Extract provided:
** BEGIN **

CX Transformed How Institutions Operate. AI Will Transform Customer Relationships.
Customer experience changed how large institutions thought about service. Before CX became a discipline, transit authorities designed routes around operational efficiency, banks designed products around internal risk models, universities designed portals around administrative structure, and government agencies designed services around regulatory compliance. The customer was downstream of every decision.
CX reversed that — or at least it tried to. Over the past fifteen years, institutions invested in the infrastructure to see the experience from the customer's perspective. NPS programs. Intercept surveys. Journey mapping engagements. Analytics platforms. CX teams built the visibility that leaders needed to understand what customers were actually experiencing, where friction lived, and where the gaps between institutional intent and customer reality were widest.
That visibility mattered. Forrester's CX Index has consistently shown that CX leaders achieve 17% compound annual revenue growth compared to just 3% for laggards. The Qualtrics XM Institute estimates that poor customer experiences put $3.7 trillion at risk annually across organizations worldwide. The economic case for CX has never been in question. The ability to act on it is what held most institutions back.
And that is exactly what AI changes.
Where Traditional CX Strategy Hit a Ceiling
If you have led or worked closely with a CX function inside a large institution, the limitations are familiar — not because the discipline was wrong, but because it operated within constraints that the organization was not structured to remove.
Measurement channels were narrow and expensive. CX teams relied on QR codes, email surveys with declining response rates, costly intercept interviews, and analytics dashboards that showed behavior but not motivation. The data was useful, but it covered a fraction of the customer journey. Entire segments — the ones who never filled out the survey, never scanned the QR code, never showed up in the analytics — were invisible.
CX was a reporting function, not an operating one. Most CX teams could tell leadership what was happening. Few had the mandate, the budget, or the organizational authority to change what was happening. The insights went into decks. The decks went into quarterly reviews. And the frontline experience often stayed exactly where it was — because the teams responsible for delivery were in a different part of the org chart, working from different priorities, measured on different KPIs.
Data was siloed across teams, systems, and governance structures. The contact center had one picture of the customer. The digital team had another. The branch or field office had a third. Marketing had a fourth. Each was accurate within its scope and incomplete in ways that made cross-journey understanding nearly impossible. The Salesforce State of the Connected Customer report found that 85% of customers expect consistent interactions across departments — but 54% say it feels like sales, service, and marketing do not share information. That gap is not a technology problem. It is an organizational one. And it has been the ceiling that most CX programs could not break through.

** END **

Problem details: Render this sentence from the customer experience piece in Spanish: "The economic case for CX has never been in question."

Data extract:
** BEGIN **

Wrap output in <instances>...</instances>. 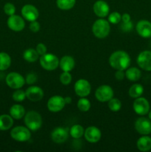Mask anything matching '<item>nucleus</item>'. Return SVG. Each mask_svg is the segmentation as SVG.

** END **

Solution for this task: La justificación económica de la CX nunca ha estado en duda.